Analyst Warns Of Potential 10% Stock Correction Based On Technical Signals: ‘Market Is Certainly Vulnerable’


The stock market is currently experiencing a period of uncertainty, with leading market technician Craig Johnson warning of a potential 10% correction despite the ongoing rally. Johnson, who serves as Piper Sandler’s chief market technician, has identified several technical signals that suggest the market may not be ready for a significant upturn.

Speaking to CNBC, Johnson explained that the market is currently pressing against the upper end of an 18-month price channel, indicating that it may not be primed for further gains. He also highlighted the uneven nature of the rally, noting that healthcare and financial stocks are lagging behind mega-cap tech stocks. This lack of uniformity suggests that the market may not be as strong as it appears.

Johnson’s warning of a potential 10% correction comes at a time when other market experts are also expressing concerns about the state of the stock market. Veteran investor John Hussman recently highlighted overvalued stocks and unfavorable market fundamentals, while renowned investor Robert Prechter drew parallels to the years leading up to the 1929 crash.
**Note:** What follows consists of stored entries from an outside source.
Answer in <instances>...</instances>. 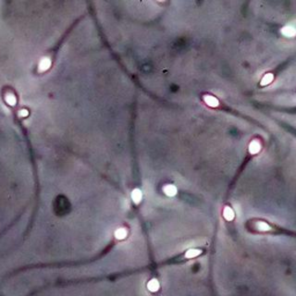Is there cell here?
I'll list each match as a JSON object with an SVG mask.
<instances>
[{"label":"cell","mask_w":296,"mask_h":296,"mask_svg":"<svg viewBox=\"0 0 296 296\" xmlns=\"http://www.w3.org/2000/svg\"><path fill=\"white\" fill-rule=\"evenodd\" d=\"M262 149V143L258 139H253L251 142L249 143V153L254 155V154H258Z\"/></svg>","instance_id":"cell-1"},{"label":"cell","mask_w":296,"mask_h":296,"mask_svg":"<svg viewBox=\"0 0 296 296\" xmlns=\"http://www.w3.org/2000/svg\"><path fill=\"white\" fill-rule=\"evenodd\" d=\"M281 34L285 36V37H288V38H293L296 36V28L294 26H285L281 28Z\"/></svg>","instance_id":"cell-2"},{"label":"cell","mask_w":296,"mask_h":296,"mask_svg":"<svg viewBox=\"0 0 296 296\" xmlns=\"http://www.w3.org/2000/svg\"><path fill=\"white\" fill-rule=\"evenodd\" d=\"M204 102H205L206 104L208 105V106H210V108H218L220 105V102L219 100L215 97V96L213 95H210V94H207V95H204Z\"/></svg>","instance_id":"cell-3"},{"label":"cell","mask_w":296,"mask_h":296,"mask_svg":"<svg viewBox=\"0 0 296 296\" xmlns=\"http://www.w3.org/2000/svg\"><path fill=\"white\" fill-rule=\"evenodd\" d=\"M50 66H51V60H50V58H48V57L42 58L41 62H39V65H38V71L39 72L48 71L49 68H50Z\"/></svg>","instance_id":"cell-4"},{"label":"cell","mask_w":296,"mask_h":296,"mask_svg":"<svg viewBox=\"0 0 296 296\" xmlns=\"http://www.w3.org/2000/svg\"><path fill=\"white\" fill-rule=\"evenodd\" d=\"M223 218L227 221H233L235 219V212L230 206H226L223 208Z\"/></svg>","instance_id":"cell-5"},{"label":"cell","mask_w":296,"mask_h":296,"mask_svg":"<svg viewBox=\"0 0 296 296\" xmlns=\"http://www.w3.org/2000/svg\"><path fill=\"white\" fill-rule=\"evenodd\" d=\"M163 192H164L168 197H174L177 194V187L175 186V185L168 184V185H166V186L163 187Z\"/></svg>","instance_id":"cell-6"},{"label":"cell","mask_w":296,"mask_h":296,"mask_svg":"<svg viewBox=\"0 0 296 296\" xmlns=\"http://www.w3.org/2000/svg\"><path fill=\"white\" fill-rule=\"evenodd\" d=\"M131 197H132V200L134 201V204H139L141 201V198H142V193H141V191L139 189H134L132 191Z\"/></svg>","instance_id":"cell-7"},{"label":"cell","mask_w":296,"mask_h":296,"mask_svg":"<svg viewBox=\"0 0 296 296\" xmlns=\"http://www.w3.org/2000/svg\"><path fill=\"white\" fill-rule=\"evenodd\" d=\"M274 80V75H273L272 73H267V74H265L264 75V78L262 79V81H260V85L262 86H267V85H270V83H272V81Z\"/></svg>","instance_id":"cell-8"},{"label":"cell","mask_w":296,"mask_h":296,"mask_svg":"<svg viewBox=\"0 0 296 296\" xmlns=\"http://www.w3.org/2000/svg\"><path fill=\"white\" fill-rule=\"evenodd\" d=\"M158 287H160V283H158V281L156 280V279H153V280H150V281L148 282L147 285V288L149 291H158Z\"/></svg>","instance_id":"cell-9"},{"label":"cell","mask_w":296,"mask_h":296,"mask_svg":"<svg viewBox=\"0 0 296 296\" xmlns=\"http://www.w3.org/2000/svg\"><path fill=\"white\" fill-rule=\"evenodd\" d=\"M115 236L117 239H124L126 236H127V230L125 228H119V229L116 230Z\"/></svg>","instance_id":"cell-10"},{"label":"cell","mask_w":296,"mask_h":296,"mask_svg":"<svg viewBox=\"0 0 296 296\" xmlns=\"http://www.w3.org/2000/svg\"><path fill=\"white\" fill-rule=\"evenodd\" d=\"M200 253H201V250H199V249H190V250H187L186 253H185V257L194 258L197 257V256H199Z\"/></svg>","instance_id":"cell-11"},{"label":"cell","mask_w":296,"mask_h":296,"mask_svg":"<svg viewBox=\"0 0 296 296\" xmlns=\"http://www.w3.org/2000/svg\"><path fill=\"white\" fill-rule=\"evenodd\" d=\"M257 228L260 231H268V230H271V227H270V225L268 223H266V222H264V221H258L257 222Z\"/></svg>","instance_id":"cell-12"},{"label":"cell","mask_w":296,"mask_h":296,"mask_svg":"<svg viewBox=\"0 0 296 296\" xmlns=\"http://www.w3.org/2000/svg\"><path fill=\"white\" fill-rule=\"evenodd\" d=\"M6 100V103L8 105H12V106H14L15 104H16V97H15L13 94H7L5 97Z\"/></svg>","instance_id":"cell-13"},{"label":"cell","mask_w":296,"mask_h":296,"mask_svg":"<svg viewBox=\"0 0 296 296\" xmlns=\"http://www.w3.org/2000/svg\"><path fill=\"white\" fill-rule=\"evenodd\" d=\"M28 115H29L28 110L22 109V110H20V111H19V117H27Z\"/></svg>","instance_id":"cell-14"}]
</instances>
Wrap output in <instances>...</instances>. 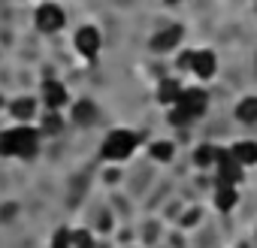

Market strategist Jon Wolfenbarger has also predicted a significant stock market crash and a year-long recession based on various economic indicators. Similarly, Wall Street strategist Tom Lee issued a warning about an imminent stock market correction following a 21% surge in the S&P 500 over 14 weeks.

These warnings collectively paint a concerning picture of the stock market’s current state and suggest that investors should exercise caution in the coming months. Johnson’s prediction of a 10% correction, which could bring the S&P 500 back to around 4,558 and erase all its gains for the year, underscores the potential risks facing investors in the current market environment.

As investors navigate these uncertain times, it is important to stay informed and consider the advice of market experts like Craig Johnson. By remaining vigilant and staying abreast of market developments, investors can better protect their portfolios and make informed decisions in the face of market volatility.